▸ Set problem 1
Which Friday the 13th documentaries does the Elizabeth Kaitan biography say she appeared in as herself? List every title.
▸ Set problem 2
Carry on the Elizabeth Kaitan biography from its final sentence.

▸ Excerpted passage
Elizabeth Kaitan sometimes credited as Elizabeth Cayton (born July 19, 1960) is a Hungarian-American actress and model.

Career
Elizabeth Kaitan was a model for the Bonnie Kay Agency in New York City in the early 1980s.

Kaitan is perhaps best known for her roles in movies such as Savage Dawn (1985), Silent Night, Deadly Night Part 2 (1987) as Jennifer, Friday the 13th Part VII: The New Blood (1988) as Robin, and in Vice Academy parts 3, 4, 5, and 6 as Candy, and in the cult movie Beretta's Island (1994) as Linda. She made her final film appearance in 1999.

In 2009 she appeared in three Friday the 13th related documentaries as herself: "His Name Was Jason: 30 Years of Friday the 13th", "Makeover by Maddy: Need a Little Touch-Up Work My Ass" & "Jason's Destroyer: The Making of Friday the 13th Part VII - The New Blood". In 2013 she appeared in another Friday the 13th documentary: "Crystal Lake Memories: The Complete History of Friday the 13th".

Scene question records:
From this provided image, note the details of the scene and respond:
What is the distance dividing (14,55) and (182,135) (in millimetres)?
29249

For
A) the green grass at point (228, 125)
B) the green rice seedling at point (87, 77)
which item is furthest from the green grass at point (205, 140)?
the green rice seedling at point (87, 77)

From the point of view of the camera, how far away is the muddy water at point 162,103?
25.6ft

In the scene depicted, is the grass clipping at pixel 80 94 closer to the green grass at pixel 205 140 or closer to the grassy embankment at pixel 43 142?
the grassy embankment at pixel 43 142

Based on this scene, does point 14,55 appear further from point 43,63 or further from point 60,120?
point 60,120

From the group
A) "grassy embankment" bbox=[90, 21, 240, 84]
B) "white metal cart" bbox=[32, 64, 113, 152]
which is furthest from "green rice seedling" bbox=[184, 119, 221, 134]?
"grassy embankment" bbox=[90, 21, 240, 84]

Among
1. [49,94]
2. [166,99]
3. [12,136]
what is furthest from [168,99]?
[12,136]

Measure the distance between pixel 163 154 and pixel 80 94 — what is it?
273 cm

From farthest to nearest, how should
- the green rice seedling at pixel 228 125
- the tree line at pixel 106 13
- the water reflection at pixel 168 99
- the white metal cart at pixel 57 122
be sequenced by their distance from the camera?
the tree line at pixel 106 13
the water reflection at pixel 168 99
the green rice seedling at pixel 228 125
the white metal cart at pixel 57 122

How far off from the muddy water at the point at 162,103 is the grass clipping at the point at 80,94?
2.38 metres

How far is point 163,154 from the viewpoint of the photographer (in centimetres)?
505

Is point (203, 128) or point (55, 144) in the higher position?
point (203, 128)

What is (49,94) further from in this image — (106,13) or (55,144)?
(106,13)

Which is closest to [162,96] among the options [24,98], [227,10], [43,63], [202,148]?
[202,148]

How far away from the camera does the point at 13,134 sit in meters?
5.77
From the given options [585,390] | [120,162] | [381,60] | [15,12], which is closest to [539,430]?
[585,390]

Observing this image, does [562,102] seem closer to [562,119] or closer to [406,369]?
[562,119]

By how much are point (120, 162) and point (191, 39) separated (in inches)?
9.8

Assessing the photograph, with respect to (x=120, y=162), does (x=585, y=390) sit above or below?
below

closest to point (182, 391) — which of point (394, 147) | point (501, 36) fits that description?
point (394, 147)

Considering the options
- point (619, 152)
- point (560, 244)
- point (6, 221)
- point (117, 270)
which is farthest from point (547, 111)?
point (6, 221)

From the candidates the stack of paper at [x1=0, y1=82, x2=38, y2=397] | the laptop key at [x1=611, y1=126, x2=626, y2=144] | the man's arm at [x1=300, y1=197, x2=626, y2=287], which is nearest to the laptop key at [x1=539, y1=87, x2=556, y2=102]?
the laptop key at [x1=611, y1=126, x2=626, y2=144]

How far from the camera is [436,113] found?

▸ Task answer 1
- His Name Was Jason: 30 Years of Friday the 13th
- Makeover by Maddy: Need a Little Touch-Up Work My Ass
- Jason's Destroyer: The Making of Friday the 13th Part VII - The New Blood
- Crystal Lake Memories: The Complete History of Friday the 13th

▸ Task answer 2
Filmography

Film

Television
 Trackdown: Finding the Goodbar Killer (1983, TV movie)
 Encyclopedia Brown (1990, TV series – 1 episode)
 Love Street (1994, TV series – 1 episode)

Documentaries
 Invasion of the Scream Queens (1992) 
 Makeover by Maddy: Need a Little Touch-Up Work My Ass (2009)
 Jason's Destroyer: The Making of Friday the 13th Part VII - The New Blood (2009)
 Crystal Lake Memories: The Complete History of Friday the 13th (2013)
 Slay Bells Ring Again: The Story of Silent Night, Deadly Night 2 (2018)

References

External links

 Where are they now?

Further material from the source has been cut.